FG’s Regina Doherty says taking Calais minors a ‘no-brainer’

Government Chief Whip says accommodating children is the ‘responsible thing to do’

Minor scuffles take place as a crowd of migrants wait to be registered on the second day of clearing the Calais 'Jungle' camp. Video: Reuters

 

Ireland should take in 200 unaccompanied minors who are stranded in Calais, France, Government chief whip Regina Doherty has said.

Ms Doherty last night told The Irish Times she did not know what the Government’s attitude would be to an upcoming Opposition motion, calling for the “immediate” relocation of 200 unaccompanied children from the migrant camp known as the ‘Jungle’.

It would be discussed at Cabinet on Wednesday, she said, and a position would be agreed then.

“But, speaking personally, I think we should do it. I think it’s a no-brainer. There are about 1,500 children and young people floating around there, in awful conditions, not knowing what’s going to happen to them.”

She said Ireland assisting France and Britain to accommodate the children would be a “responsible thing to do”.

Injuries

The Fine Gael TD said it was likely statements on behalf of parties would be heard on Wednesday evening, and she hoped a joint-motion enjoying unanimous support could be put before the House next week.

Calls for the relocation of unaccompanied children – some aged as young as six – from the camp are being spearheaded by the Not On Our Watch campaign and supported by the Children’s Rights Alliance, the Immigrant Council of Ireland and the Irish Congress of Trade Unions.

The make-shift camp in Calais, on the outskirts of the French port town, has been home to up to 8,000 migrants, fleeing war and poverty in countries including Syria, Kuwait, Afghanistan, Eritrea, Ethiopia, Sudan and Iraq, hoping to make the final leg of their journey across the English Channel.

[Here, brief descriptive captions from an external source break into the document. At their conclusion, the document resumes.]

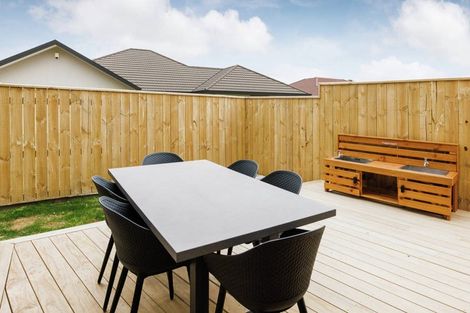 Photo of property in 18 Silkwood Place, Fitzherbert, Palmerston North, 4410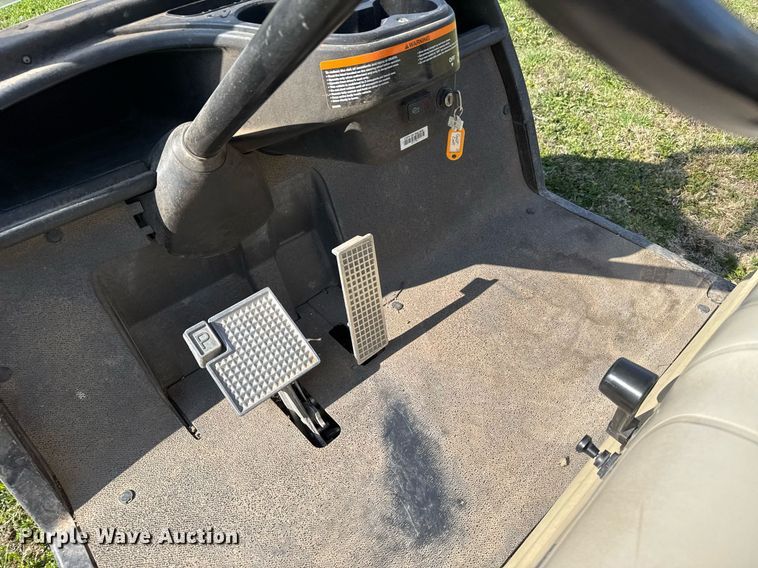 image for item EG6328 2014 Yamaha YDRAX5 golf cart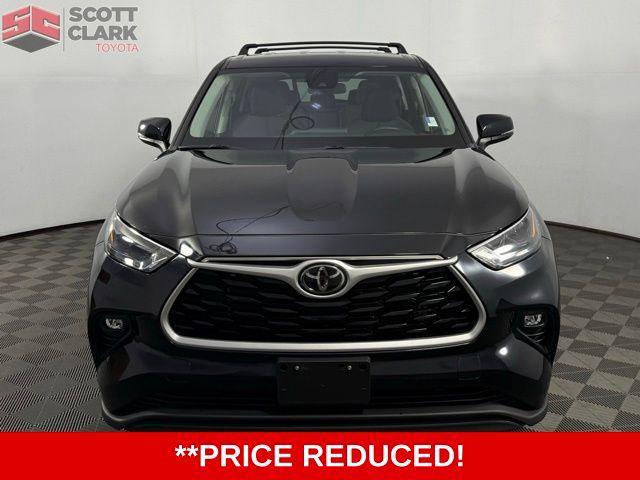 used 2022 Toyota Highlander car, priced at $36,809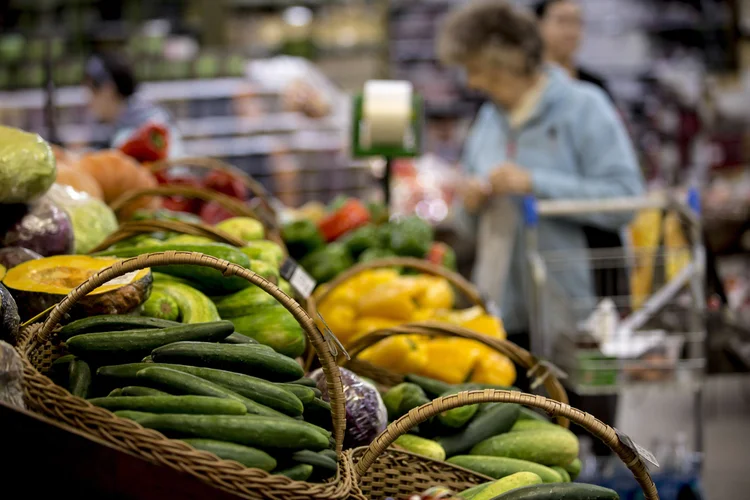 Supermercado: desempenho de indústria e comércio confirmam retomada em V (Alexandre Severo/Exame)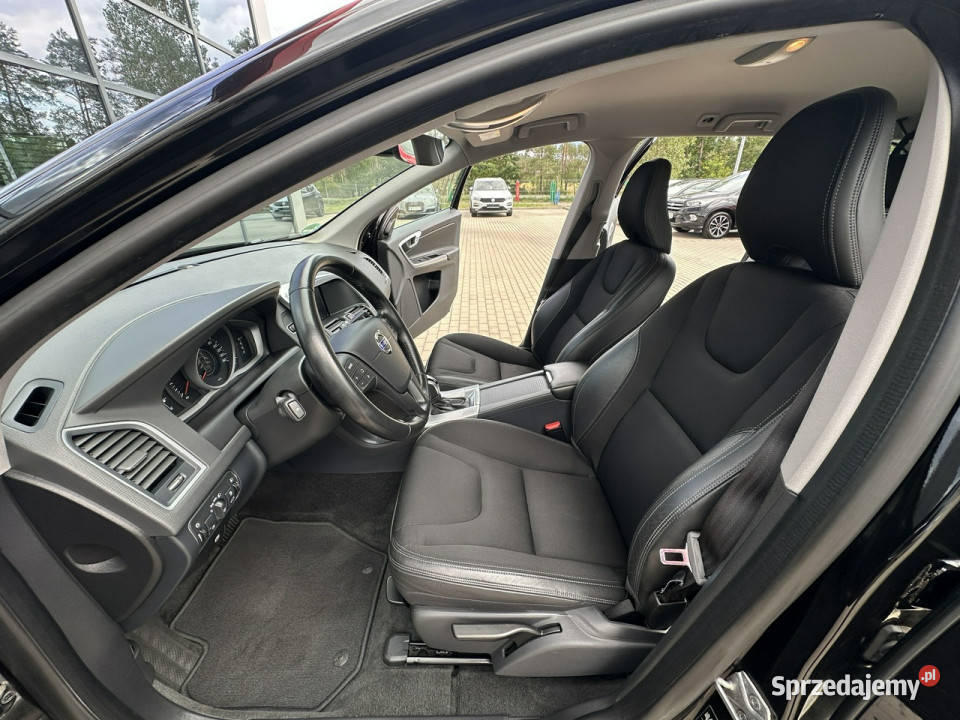 Volvo XC 60 Półskóra Elklapa Grzane fotele garażowany Kąty Opolskie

French authorities have almost completed its demolition and dispersed about 6,000 adult migrants around France.

However, an estimated 1,400 children and teenagers remain and they are currently being accommodated in over 100 shipping containers.

Dozens of these children and teenagers, unable to get into the containers, are sleeping rough nearby – without access to education, sufficient food or money.

Irish woman Gráinne Hassett, who has been to Calais several times since last summer, said the young people are becoming increasingly fearful for their future.

Vigil

About 300 are eligible for relocation to Britain, either because they have family there or because they qualify due to their vulnerability.

More hope to go but there is little prospect of them being able to do so, legally.

Many have risked lives, and suffered injuries, attempting to get onto trucks entering the Channel Tunnel.

Last month, a 14-year-old Afghan boy, who had the right to enter Britain legally, was killed when he fell from a truck and was hit by another vehicle.

The cross-party Opposition motion, to be circulated to all TDs today, calls on Taoiseach Enda Kenny “to act immediately to ensure the relocation of at least 200 of the unaccompanied children, currently living in ’The Jungle’ in Calais, to Ireland”.

A vigil, calling on the Government to relocate 200 of the children in Calais here, will take place outside the Dáil tomorrow evening from 7pm.